Problems with word-embedding :-

Word embeddings are flat and do not capture hierarchies. number space vs word space, for example, the similarity between '8' and 'eight' should be captured. Intrinstic and extrinsic properties of words are still cannot be captured by word-embeddings alone. Sure we can use character embedding and mix/concat them with word-embeddings, but that doesn't seem to improve the performance by far.

Meaning of a word is influenced by a lot of factors which can be categorised into at least three.
Syntax - character order,
Semantics - what are the words that are seen together,
Pragmatics - we don't know how to handle this so far, because it depends upon lot of things like history, culture, contemporary styles of use and so on.

Too deterministic - all the output are probability distributions.

The neural network, all it does it mapping between two higher-dimensional spaces deterministically. To explain what I mean, I will use the OpAmp vs Microcontroller analogy. In an OpAmp circuitry, the output is completly based on the input and the relationship causal. Very similar to mechanical devices, it just the medium is different, electrons in circuitry. There is no arbitraryness . But I can, make a microcontroller to light up an LED regardless of what is on the input side.

I intentionally chose not use the phrase, 'program the microcontroller'. Programs is set of rules operating over data structured in, well... a structure. No shortcuts. But that is also a curse. Take NLP for example, we cannot completely specify language in a set of rules. Although link-grammar, dependency-grammar, and recent construction-grammars have evolved to more powerful and expressive, NLP is still an unsolved problem.

Neural networks tend to perform well on a subset of language defined-by/confined-to a text-corpus, because it tries to figure out the rules by themselves. But that is not an easy job. It is like watching a suspense-thriller. The story is intentionally crafted to make us infer/predict something to be true, say the movie, Mulholland Drive is about, Diane Selwyn is trying to help Camilla Rhodes figure who was she before the car accident, only to break that prediction, like revealing that all the damn is a dream, and make us feel like cheated and astonished at the same time, so that we are kept invested in the story. The movie is actually more complex and there can be more than one interpretation other than the one I chose to present here, exactly like there are many ways to interpret a sentence.
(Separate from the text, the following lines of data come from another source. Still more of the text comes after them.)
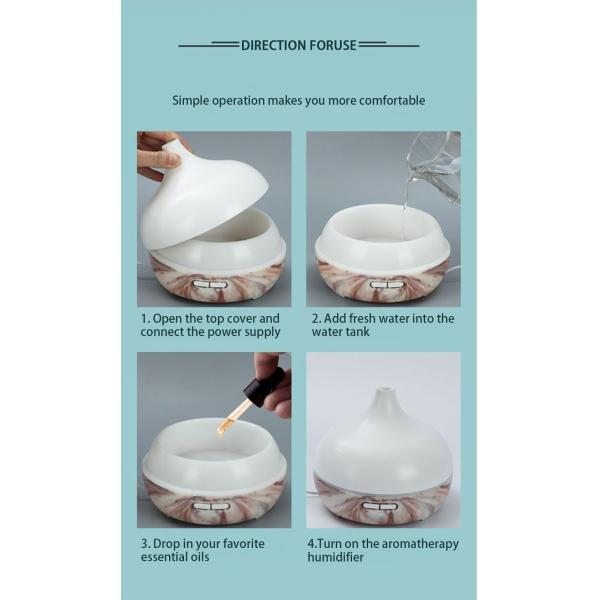 DIRECTION FORUSE

Simple operation makes you more comfortable

1. Open the top cover and connect the power supply

2. Add fresh water into the water tank

3. Drop in your favorite essential oils

4.Turn on the aromatherapy humidifier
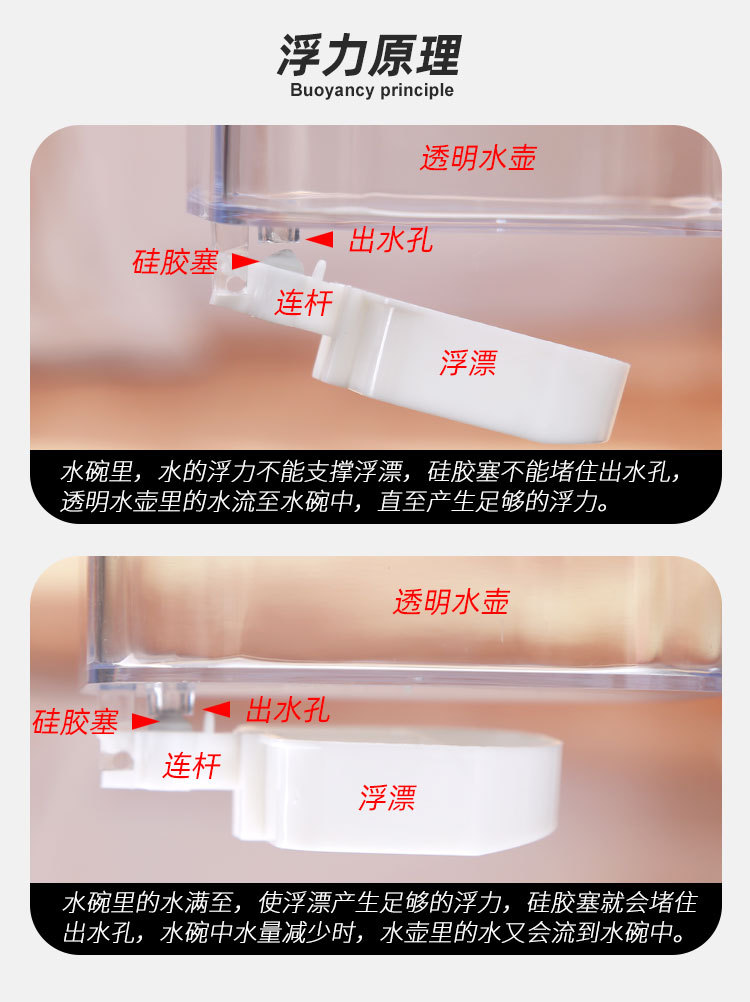 浮力原理
Buoyancy principle

透明水壶
出水孔
硅胶塞
连杆
浮漂

水碗里，水的浮力不能支撑浮漂，硅胶塞不能堵住出水孔，透明水壶里的水流至水碗中，直至产生足够的浮力。

透明水壶
出水孔
硅胶塞
连杆
浮漂

水碗里的水满至，使浮漂产生足够的浮力，硅胶塞就会堵住出水孔，水碗中水量减少时，水壶里的水又会流到水碗中。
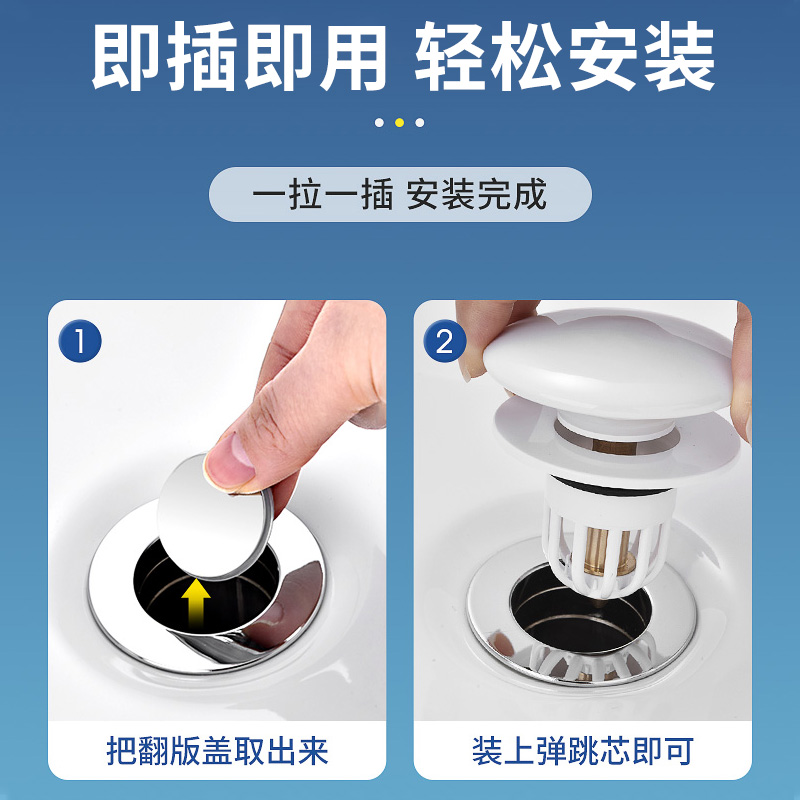 即插即用 轻松安装

一拉一插 安装完成

1

把翻版盖取出来

2

装上弹跳芯即可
It is safe to say the that kind of reactions are the after-effects of the order in which the events in the story are presented to us. That is exactly the reason why beural networks perform well on one dataset and not on another and at times not even on the same dataset if the order of the samples are shuffled. The reason why our prediction of the hero or the anti-hero fails miserably is, we are trying to capture meaningful structures of the story from and confined to the events presented, i.e from the incomplete information.

We are connecting dots which may or may not be actually connected in the story, and we won't know it until we are provided with the full information. Similarly the neural networks creates shortcuts and believes that is the actual structure of the content in NLP case the syntax, semantics and even pragmatics of the language. And believe the datasets we currently have cannot capture all of three of them, in their entirety. So what the neural networks ends up learning are mere shortcuts, unless we provide them all sorts of combinations of meaning sentences.

For example to establish the similarity between word 'eight' and number '8' we need to provide the neural network enough examples where 'eight' and '8' exemplify similar meanings. In context of word-embeddings, duplicating samples with 'eight' replaced with '8' and vice-versa should capture that similarity, but how to make the neural network understand that '1' and '8' are from number spaces and 'one' and 'eight' are from word spaces? I don't know the answer to that. (May be multimodal learning might help?)